[Tarea 1]: Enumera todos los títulos de libros que aparecen en el texto sobre Margarita Infanta, cada uno con el autor que el texto le asigna.
[Tarea 2]: Actualiza el pasaje del texto sobre Margarita Infanta que va de "Tomé el libro" a "Parroquia, en Mérida.", sustituyendo "nariz" por "cara".

[Extracto fuente]:
####################

Margarita Infanta, un boleto para viajar en el tiempo

Hay en la vida de uno como lector algunos libros que parecen buscarlo para ser leídos. Obras que se posan allí, en nuestro camino como diciedo «aquí estoy, esperando por tus ojos para sentirme vivo y hacerte sentir vivo». Libros que bien pudieron haber sido escritos por uno mismo porque lo que cuentan es tu historia. En sus páginas está tu vida, o parte de tu vida.

Algo así me sucedió hace poco cuando fui a la librería Nacho buscando los «Siete pecados capitales del venezolano» de Juancé Gómez y «Kilómetro cero» de Leonardo Padrón.

Mientras curucuteaba en las estanterías esperando que la dependienta me localizara los libros requeridos en el sistema, un pequeño libro, con la vieja fotografía de dos niños con caras tristes y de desconcierto, pareció hacerme señas. Era una imagen de dos infantes tímidamente tomados de la mano y vestidos como provincianos niños un día de domingo para ir a misa. Tomé entre mis manos el ejemplar y leí la portada: Margarita Infanta. Francisco Suniaga. Literatura Mondadori.

Una obra de formato pequeño. La pasta mate y dura (ya casi no se consiguen libros con ese tipo de pasta). En el envés daba una resumida descripción sobre el tema tratado y ponía, como una profecía de lo que conseguiría en las páginas interiores, el precio: 55,00 bolívares. Hacía mucho no veía un libro que costara menos de 100 bolívares y menos aún con la calidad del que tenía en mis manos.

Tomé el libro y, lentamente, lo acerqué a mi nariz. Inspiré profunda y suavemente el olor del papel. El aroma, inmediatamente me hizo viajar en el tiempo, a mis 10 años en La Parroquia, en Mérida.

El olor me ubicó en la librería Coquito, frente a la plaza Bolívar, en el local que mi madre le alquiló a Mercedes Pinto para que montara la primera -y por muchos años, única- librería y papelería con la que contó el pueblo. Allí pasaba mis tardes infantiles entre revistas y libros impregnados con ese mismo olor que brotaba de la obra de Suniaga. En ese momento, sentí que Margarita Infanta se convertía en una promesa de amena lectura, en un económico boleto para echar un paseíto por la infancia. 55,00 bolívares por un pasaje para viajar en el tiempo, ¡Eso es un regalo!

Con mi pequeño tesoro, me fui a casa y, una tarde de largo y caluroso apagón eléctrico a nivel nacional que nos dejó no solo sin electricidad sino también sin televisión, sin Twitter y sin Facebook, cogí Margarita Infanta de Francisco Suniaga, y me lo devoré.

Cada una de las diecisiete historias narradas por Suniaga sobre su infancia en Margarita, parecía una crónica que contase parte de mi propia niñez en La Parroquia. Las diferencias geográficas y topográficas entre la isla y el pequeño pueblo enclavado en las montañas andinas parecieron diluirse. Los recuerdos de la niñez, de la inocencia, de la infancia no distingue de terrenos. Las emociones son las mismas para un niño que nació a la orilla del oceáno que para uno que conoció el mar a los 14 años. La memoria termina siendo pura emoción cuando algo nos traslada en el tiempo a los días de juegos infantiles.

####################

[Preguntas espaciales basadas en escenas]:
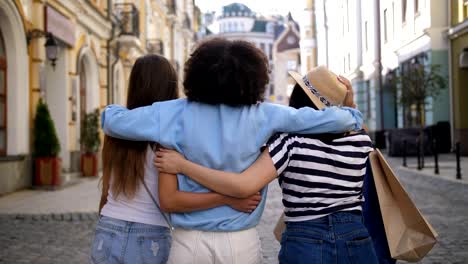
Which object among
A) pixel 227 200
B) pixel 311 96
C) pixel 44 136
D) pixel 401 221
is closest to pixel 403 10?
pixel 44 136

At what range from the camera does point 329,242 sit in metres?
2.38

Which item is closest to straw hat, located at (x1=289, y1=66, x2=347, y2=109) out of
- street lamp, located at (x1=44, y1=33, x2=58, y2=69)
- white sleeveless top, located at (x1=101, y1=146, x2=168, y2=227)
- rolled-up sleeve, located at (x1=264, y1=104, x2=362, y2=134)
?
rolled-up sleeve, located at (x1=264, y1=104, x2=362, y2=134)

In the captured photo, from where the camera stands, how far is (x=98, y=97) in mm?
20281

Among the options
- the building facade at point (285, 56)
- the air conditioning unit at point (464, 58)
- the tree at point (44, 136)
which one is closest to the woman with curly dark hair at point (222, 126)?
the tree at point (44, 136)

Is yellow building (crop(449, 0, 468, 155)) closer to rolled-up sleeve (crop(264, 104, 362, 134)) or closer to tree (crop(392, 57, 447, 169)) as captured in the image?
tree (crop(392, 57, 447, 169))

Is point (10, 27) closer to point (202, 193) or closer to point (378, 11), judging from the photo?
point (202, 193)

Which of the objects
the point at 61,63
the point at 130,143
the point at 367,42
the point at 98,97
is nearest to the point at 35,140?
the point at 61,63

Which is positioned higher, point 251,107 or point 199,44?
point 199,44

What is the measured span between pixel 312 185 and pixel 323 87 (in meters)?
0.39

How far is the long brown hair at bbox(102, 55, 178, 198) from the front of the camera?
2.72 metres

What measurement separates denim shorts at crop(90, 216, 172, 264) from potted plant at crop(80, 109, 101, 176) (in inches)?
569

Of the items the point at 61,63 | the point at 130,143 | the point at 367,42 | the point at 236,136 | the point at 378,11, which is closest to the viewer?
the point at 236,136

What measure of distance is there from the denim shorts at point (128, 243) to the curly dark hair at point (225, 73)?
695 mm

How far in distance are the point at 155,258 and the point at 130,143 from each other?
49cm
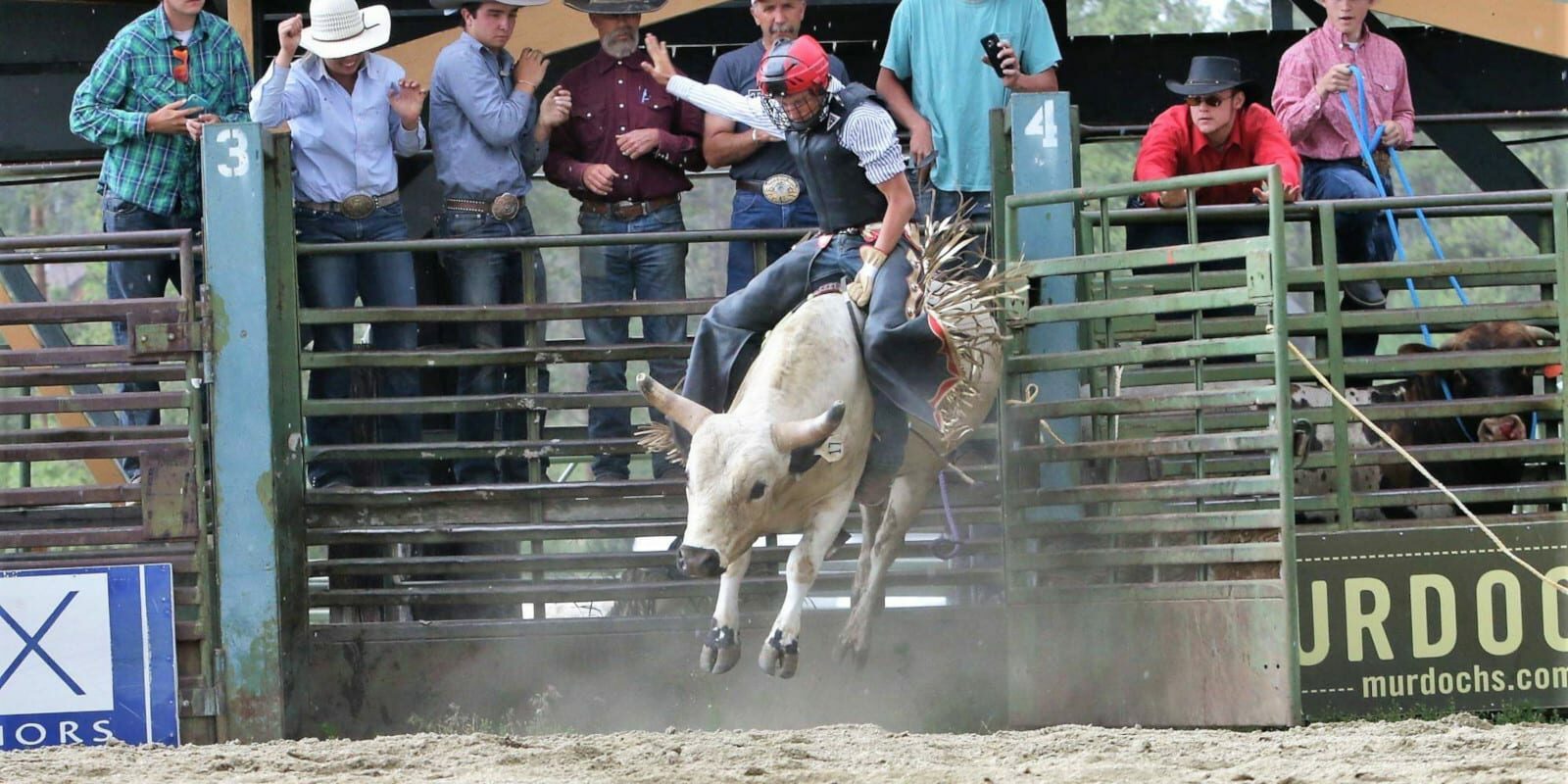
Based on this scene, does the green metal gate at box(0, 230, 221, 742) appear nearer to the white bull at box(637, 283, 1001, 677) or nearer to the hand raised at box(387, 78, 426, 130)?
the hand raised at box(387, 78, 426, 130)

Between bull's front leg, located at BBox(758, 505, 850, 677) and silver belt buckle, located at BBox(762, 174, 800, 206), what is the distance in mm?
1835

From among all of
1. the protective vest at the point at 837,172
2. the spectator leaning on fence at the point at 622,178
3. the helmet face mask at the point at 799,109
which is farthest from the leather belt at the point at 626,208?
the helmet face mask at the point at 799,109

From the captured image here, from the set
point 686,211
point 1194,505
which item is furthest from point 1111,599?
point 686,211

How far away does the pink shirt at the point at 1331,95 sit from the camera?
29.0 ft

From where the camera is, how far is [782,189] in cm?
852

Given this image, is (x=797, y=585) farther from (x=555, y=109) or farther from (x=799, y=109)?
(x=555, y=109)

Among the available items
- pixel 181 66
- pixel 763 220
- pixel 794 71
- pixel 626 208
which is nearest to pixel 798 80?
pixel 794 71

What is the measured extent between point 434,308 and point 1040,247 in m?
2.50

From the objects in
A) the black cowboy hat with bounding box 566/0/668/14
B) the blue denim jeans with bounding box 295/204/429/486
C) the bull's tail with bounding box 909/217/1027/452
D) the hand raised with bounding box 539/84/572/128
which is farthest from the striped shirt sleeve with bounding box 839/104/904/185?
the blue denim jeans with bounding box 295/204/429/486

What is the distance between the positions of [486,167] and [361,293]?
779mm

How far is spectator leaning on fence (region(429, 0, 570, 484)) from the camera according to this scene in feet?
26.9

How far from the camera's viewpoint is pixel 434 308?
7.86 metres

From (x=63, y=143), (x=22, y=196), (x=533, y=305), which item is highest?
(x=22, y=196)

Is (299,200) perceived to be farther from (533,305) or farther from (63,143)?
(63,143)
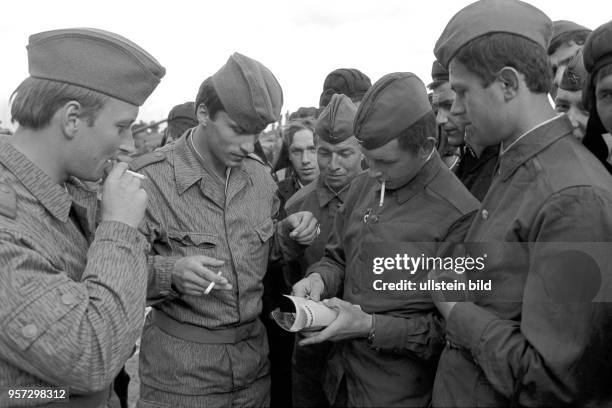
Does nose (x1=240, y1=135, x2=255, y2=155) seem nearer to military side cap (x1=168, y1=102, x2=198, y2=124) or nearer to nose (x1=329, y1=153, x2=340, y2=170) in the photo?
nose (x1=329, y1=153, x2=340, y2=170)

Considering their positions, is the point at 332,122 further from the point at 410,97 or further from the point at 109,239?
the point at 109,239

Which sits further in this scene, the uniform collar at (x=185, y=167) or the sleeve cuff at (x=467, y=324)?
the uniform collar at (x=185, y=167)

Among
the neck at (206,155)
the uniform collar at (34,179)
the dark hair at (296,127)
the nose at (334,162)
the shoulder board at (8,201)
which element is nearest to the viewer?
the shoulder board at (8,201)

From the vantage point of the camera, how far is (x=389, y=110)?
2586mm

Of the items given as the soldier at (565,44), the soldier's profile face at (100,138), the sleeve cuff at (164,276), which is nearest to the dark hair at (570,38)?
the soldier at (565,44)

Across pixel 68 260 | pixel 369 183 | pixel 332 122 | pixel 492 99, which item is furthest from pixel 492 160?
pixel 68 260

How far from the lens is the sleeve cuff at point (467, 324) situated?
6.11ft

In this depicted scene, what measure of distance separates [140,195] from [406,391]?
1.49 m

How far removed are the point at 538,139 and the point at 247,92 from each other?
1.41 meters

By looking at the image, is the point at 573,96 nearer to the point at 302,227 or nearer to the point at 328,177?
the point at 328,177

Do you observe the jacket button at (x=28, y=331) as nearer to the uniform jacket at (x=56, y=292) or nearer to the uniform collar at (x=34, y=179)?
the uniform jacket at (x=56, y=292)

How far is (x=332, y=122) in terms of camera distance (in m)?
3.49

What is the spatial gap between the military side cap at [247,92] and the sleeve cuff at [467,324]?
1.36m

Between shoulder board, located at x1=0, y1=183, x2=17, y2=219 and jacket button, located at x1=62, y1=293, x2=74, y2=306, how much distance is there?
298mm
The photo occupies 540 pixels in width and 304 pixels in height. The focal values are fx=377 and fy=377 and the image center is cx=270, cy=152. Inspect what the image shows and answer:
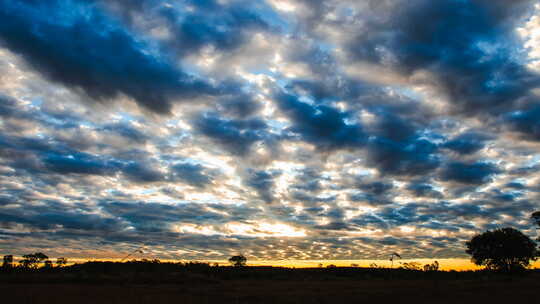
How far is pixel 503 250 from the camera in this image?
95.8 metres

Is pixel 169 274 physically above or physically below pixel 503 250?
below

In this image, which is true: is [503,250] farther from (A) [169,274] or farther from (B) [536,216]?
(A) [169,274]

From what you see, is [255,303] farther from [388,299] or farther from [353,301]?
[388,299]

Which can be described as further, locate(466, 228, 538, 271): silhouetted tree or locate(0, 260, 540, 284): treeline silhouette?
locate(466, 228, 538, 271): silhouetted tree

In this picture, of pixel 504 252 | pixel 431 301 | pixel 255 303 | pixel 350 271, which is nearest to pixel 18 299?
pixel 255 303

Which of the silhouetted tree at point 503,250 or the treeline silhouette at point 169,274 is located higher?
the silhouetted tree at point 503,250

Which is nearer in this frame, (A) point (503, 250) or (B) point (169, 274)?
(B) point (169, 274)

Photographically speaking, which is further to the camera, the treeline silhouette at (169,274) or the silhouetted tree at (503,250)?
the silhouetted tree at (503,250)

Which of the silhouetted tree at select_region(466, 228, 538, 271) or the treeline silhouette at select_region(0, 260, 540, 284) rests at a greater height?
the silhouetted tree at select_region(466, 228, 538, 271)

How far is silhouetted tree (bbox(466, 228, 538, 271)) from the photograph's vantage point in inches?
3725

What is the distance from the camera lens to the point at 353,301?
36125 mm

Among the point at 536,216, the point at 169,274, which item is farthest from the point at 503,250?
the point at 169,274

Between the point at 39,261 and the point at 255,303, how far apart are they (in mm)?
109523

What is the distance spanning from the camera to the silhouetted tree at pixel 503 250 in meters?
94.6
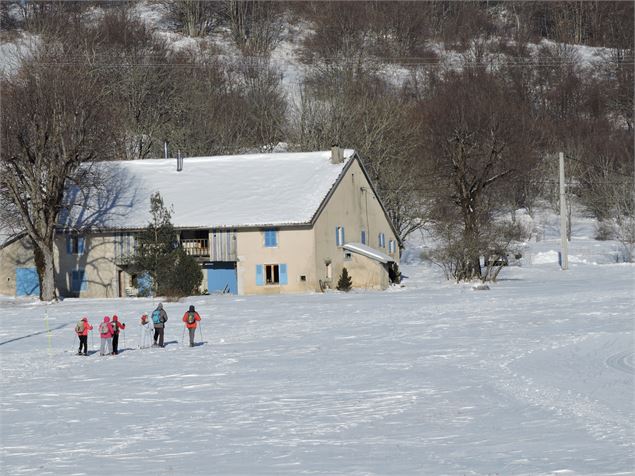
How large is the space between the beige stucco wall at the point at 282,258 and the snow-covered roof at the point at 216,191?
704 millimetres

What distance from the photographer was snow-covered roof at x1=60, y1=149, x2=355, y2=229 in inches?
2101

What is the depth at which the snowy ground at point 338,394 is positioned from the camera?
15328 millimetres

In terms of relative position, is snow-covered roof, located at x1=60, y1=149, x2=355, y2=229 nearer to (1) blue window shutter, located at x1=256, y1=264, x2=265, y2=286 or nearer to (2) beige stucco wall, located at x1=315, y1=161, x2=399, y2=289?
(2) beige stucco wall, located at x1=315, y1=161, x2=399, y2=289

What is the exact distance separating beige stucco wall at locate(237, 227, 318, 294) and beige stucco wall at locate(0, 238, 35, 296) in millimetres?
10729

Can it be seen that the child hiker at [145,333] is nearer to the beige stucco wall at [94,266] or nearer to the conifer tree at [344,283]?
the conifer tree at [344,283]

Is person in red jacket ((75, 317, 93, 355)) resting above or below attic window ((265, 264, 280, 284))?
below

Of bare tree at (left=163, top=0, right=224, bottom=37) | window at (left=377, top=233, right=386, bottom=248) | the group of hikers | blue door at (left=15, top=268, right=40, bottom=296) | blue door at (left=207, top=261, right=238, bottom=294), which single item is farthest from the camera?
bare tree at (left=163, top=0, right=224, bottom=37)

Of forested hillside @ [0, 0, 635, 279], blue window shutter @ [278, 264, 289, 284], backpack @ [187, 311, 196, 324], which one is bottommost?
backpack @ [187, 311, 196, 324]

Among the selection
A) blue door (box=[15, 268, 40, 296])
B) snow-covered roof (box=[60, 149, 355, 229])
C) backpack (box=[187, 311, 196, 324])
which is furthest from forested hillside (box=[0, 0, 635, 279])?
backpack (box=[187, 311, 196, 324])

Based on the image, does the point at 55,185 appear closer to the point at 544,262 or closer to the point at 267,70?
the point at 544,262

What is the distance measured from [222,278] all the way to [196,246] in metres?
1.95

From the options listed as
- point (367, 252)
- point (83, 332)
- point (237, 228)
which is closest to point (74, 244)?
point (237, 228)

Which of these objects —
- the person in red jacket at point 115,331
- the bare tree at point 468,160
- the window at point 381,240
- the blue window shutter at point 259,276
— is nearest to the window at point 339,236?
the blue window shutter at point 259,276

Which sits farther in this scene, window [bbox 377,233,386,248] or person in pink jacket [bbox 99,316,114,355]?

####################

[Respuesta 1]:
- «Siete pecados capitales del venezolano», de Juancé Gómez
- «Kilómetro cero», de Leonardo Padrón
- Margarita Infanta, de Francisco Suniaga

[Respuesta 2]:
Tomé el libro y, lentamente, lo acerqué a mi cara. Inspiré profunda y suavemente el olor del papel. El aroma, inmediatamente me hizo viajar en el tiempo, a mis 10 años en La Parroquia, en Mérida.